Per perorare il nuovo tentativo di rivalsa (o quantomeno di mitigazione dei danni) della madre del Minnesota, i suoi legali si sono ancora rivolti al giudice Michael Davis sostenendo la flagrante presenza, nel caso in oggetto, di “dubbi che portano a un’indagine sull’equità del processo”. Chiedono cioè al giudice di prendere in considerazione l’arbitrarietà, la variabilità e la non prevedibilità della pena pecuniaria comminata alla signora Thomas.
“La differenza di qualche ordine di grandezza tra i verdetti del primo e del secondo processo di Mrs. Thomas – continuano i legali – è una prova indiscutibile” dell’arbitrarietà della pena, passata da 10mila dollari a brano a 80mila dollari a brano nel giro di pochi mesi per lo stesso, identico illecito di download non autorizzato sul network di KaZaA.
Secondo quanto prevede il Copyright Act , il danno stabilito per legge per ogni singola infrazione può oscillare tra i 750 e i 150mila dollari, intervallo in cui rientrano di diritto i due verdetti di cui sopra. Quell’intervallo è eccessivo e incostituzionale, ribattono i legali della signora Thomas, soprattutto in virtù del fatto che si tratta di danni nominali estrapolati da un articolo di legge piuttosto che pene commisurate al presunto danno provocato alle major del disco dai 30 download.
Durante il dibattimento in tribunale, i legali delle Big Four si sono rifiutati di discutere del danno oggettivo ricevuto a causa dei brani non autorizzati , spostando al contrario il focus della discussione sul più generico danno complessivo causato all’intera industria dalla pratica altrettanto generica di “pirateria” a mezzo file sharing. “Sarebbe incostituzionale punire Mrs. Thomas per la condotta diffusa e generalizzata di altri – dicono i legali – qualunque sia stato l’effetto di quella condotta sui querelanti”.

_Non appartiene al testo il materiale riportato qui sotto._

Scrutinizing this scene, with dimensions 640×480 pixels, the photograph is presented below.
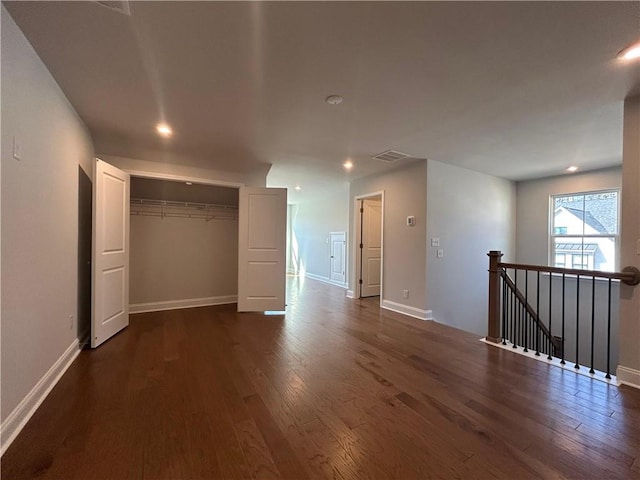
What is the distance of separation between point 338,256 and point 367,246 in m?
1.59

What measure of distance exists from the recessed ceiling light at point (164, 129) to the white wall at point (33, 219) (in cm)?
72

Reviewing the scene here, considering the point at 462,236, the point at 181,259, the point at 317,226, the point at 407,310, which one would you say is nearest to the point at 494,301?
the point at 407,310

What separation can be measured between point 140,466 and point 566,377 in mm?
3252

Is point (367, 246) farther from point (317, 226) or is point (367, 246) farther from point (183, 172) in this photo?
point (183, 172)

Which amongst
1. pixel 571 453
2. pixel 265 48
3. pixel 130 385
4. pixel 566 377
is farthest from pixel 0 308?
pixel 566 377

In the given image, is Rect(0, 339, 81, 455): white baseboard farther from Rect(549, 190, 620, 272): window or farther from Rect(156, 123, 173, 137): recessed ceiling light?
Rect(549, 190, 620, 272): window

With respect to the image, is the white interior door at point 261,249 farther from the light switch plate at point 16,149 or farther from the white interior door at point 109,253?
the light switch plate at point 16,149

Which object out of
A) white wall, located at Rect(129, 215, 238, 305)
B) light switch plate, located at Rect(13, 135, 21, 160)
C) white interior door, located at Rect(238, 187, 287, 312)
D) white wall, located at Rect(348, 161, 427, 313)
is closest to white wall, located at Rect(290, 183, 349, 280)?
white wall, located at Rect(348, 161, 427, 313)

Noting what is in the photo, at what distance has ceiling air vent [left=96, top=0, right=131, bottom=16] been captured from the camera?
1466mm

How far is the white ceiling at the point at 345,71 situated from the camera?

Piuttosto che cifre aleatorie non basate su alcuna realtà fattuale, sostiene la difesa, la giuria dovrebbe essere indotta a comminare pene pecuniarie proporzionali al mercato musicale attuale. Altro che milioni di dollari insomma, al massimo le major potrebbero pretendere dalla signora Thomas 1,29 dollari a brano o 15 dollari per album in vendite perse.